The UTF-8 encoding scheme has several advantages:

• The single byte that encodes an ASCII value can't be confused with a byte that's part of a multiple-byte encoding. You can test a UTF-8 byte for an ASCII value without considering surrounding bytes; if there's a match, you can be sure the byte is the ASCII character. UTF-8 is fully compatible with ASCII.

• The first (or only) byte of a character can't be confused with a byte inside a multibyte sequence. It's simple to find where a character begins. For example, this macro will do it:

      #define BEGINS_CHAR(byte) ((byte & 0xc0) != 0x80)

• The string functions in the standard C library—for example, strcat() and strlen()—can operate on a UTF-8 string.

  However, it's important to remember that strlen() measures the string in bytes, not characters. Some Interface Kit functions, like GetEscapements() in the BFont class, ask for a character count; strlen() can't provide the answer. Instead, you need to do something like this to count the characters in a string:

      int32 count = 0;
      while ( *p != '0' ) {
          if ( BEGINS_CHAR(*p) )
              count++;
          p++;
      }

• UTF-8 preserves the numerical ordering of Unicode character values. String comparison functions—such as strcasecmp()—will put UTF-8 strings in the correct order.

  However, you should be careful when using the string comparison functions to order a set of UTF-8 strings.

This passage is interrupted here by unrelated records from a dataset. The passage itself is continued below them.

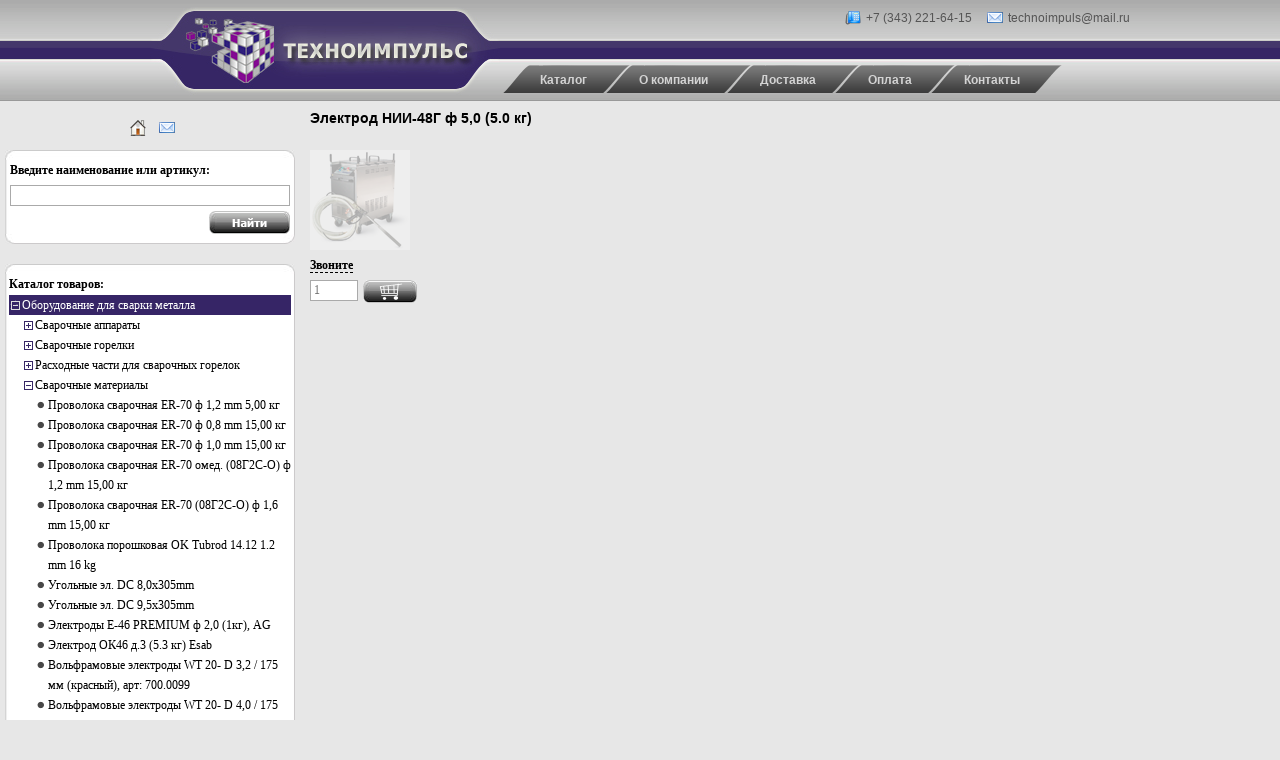

--- FILE ---
content_type: text/css
request_url: http://teh66.ru/css/styles.css
body_size: 639
content:

#SlideItMoo_outer {
	overflow: hidden;
	width:940px; 
	height: 178px;
	margin: 0 auto; 
	background: none; 
	display:block; 
	position:relative; 
	padding: 15px 0 0 0;
}
/* create custom forward-backward buttons for this container */
#SlideItMoo_outer .SlideItMoo_forward,
#SlideItMoo_outer .SlideItMoo_back{ 
	display:block; 
	position:absolute; 
	cursor:pointer; 
	width:25px; 
	height: 178px; 
	bottom:0px; 
	right: 0px; 
	background:url(../images/slideitmoo_forward.png) no-repeat center;  
}
#SlideItMoo_outer .SlideItMoo_back { 
	left:0px; 
	background:url(../images/slideitmoo_back.png) no-repeat center;  
}

/* the width is set to show the number of thumbnails that will be visible */
#SlideItMoo_inner{ 
	position:relative ; 
	overflow:hidden ; 
	width: 850px ; /* set a display width to make the slider look good in case js is disabled */
	margin:0px auto 0px;
	padding:10px 0px 10px;
}
/* the thumbnails container; set a width on it so everything will be fine */
#SlideItMoo_items { 
	display:block; 
	position:relative; 
}
/* single element design */
#SlideItMoo_items div.SlideItMoo_element { 
	display:block; 
	position:relative; 
	float:left; 
	margin:0px 15px 0px; 
	font-size:11px; 
	width:128px; 
	text-align:center; 
	font-family: Verdana, Geneva, sans-serif;
	color:#000000;
}
#SlideItMoo_items a { padding:0px; margin:3px 0px 3px; clear:both; display:block; background:none; padding:2px; }
#SlideItMoo_items a img{ border:none; }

Unicode tries for a universal encoding and orders characters in a way that's generically correct, but it may not be correct for specific characters in specific languages. (Because it follows ASCII, UTF-8 is correct for English.)

• For European languages, UTF-8 generally yields more compact data representations than would Unicode. Most of the characters in a string can be encoded in a single byte. In many other cases, UTF-8 is no less compact than Unicode.

UTF-8 and the BeOS

The BeOS assumes UTF-8 encoding in most cases. For example, a B_KEY_DOWN message reports the character that's mapped to the key the user pressed as a UTF-8 value. That value is then passed as a string to KeyDown() along with the byte count:

virtual void KeyDown(const char *bytes, int32 numBytes);

You can expect the bytes string to always contain at least one byte. And, of course, you can test it for an ASCII value without caring whether it's UTF-8:

   if ( bytes[0] == B_TAB )
       . . .

Similarly, objects that display text in the user interface—such as window titles and button labels—expect to be passed UTF-8 encoded strings, and hand you a UTF-8 string if you ask for the title or label. These objects display text using a system font—either the system plain font (be_plain_font) or the bold font (be_bold_font). The BFont class allows other character encodings, which you may need to use in limited circumstances from time to time, but the system fonts are constrained to UTF-8 (B_UNICODE_UTF8 encoding). The FontPanel preferences application doesn't permit users to change the encoding of a system font.

Unicode and UTF-8 are documented in The Unicode Standard, Version 2.0, published by Addison-Wesley. See that book for complete information on Unicode and for a description of how UTF-8 encodes surrogate pairs.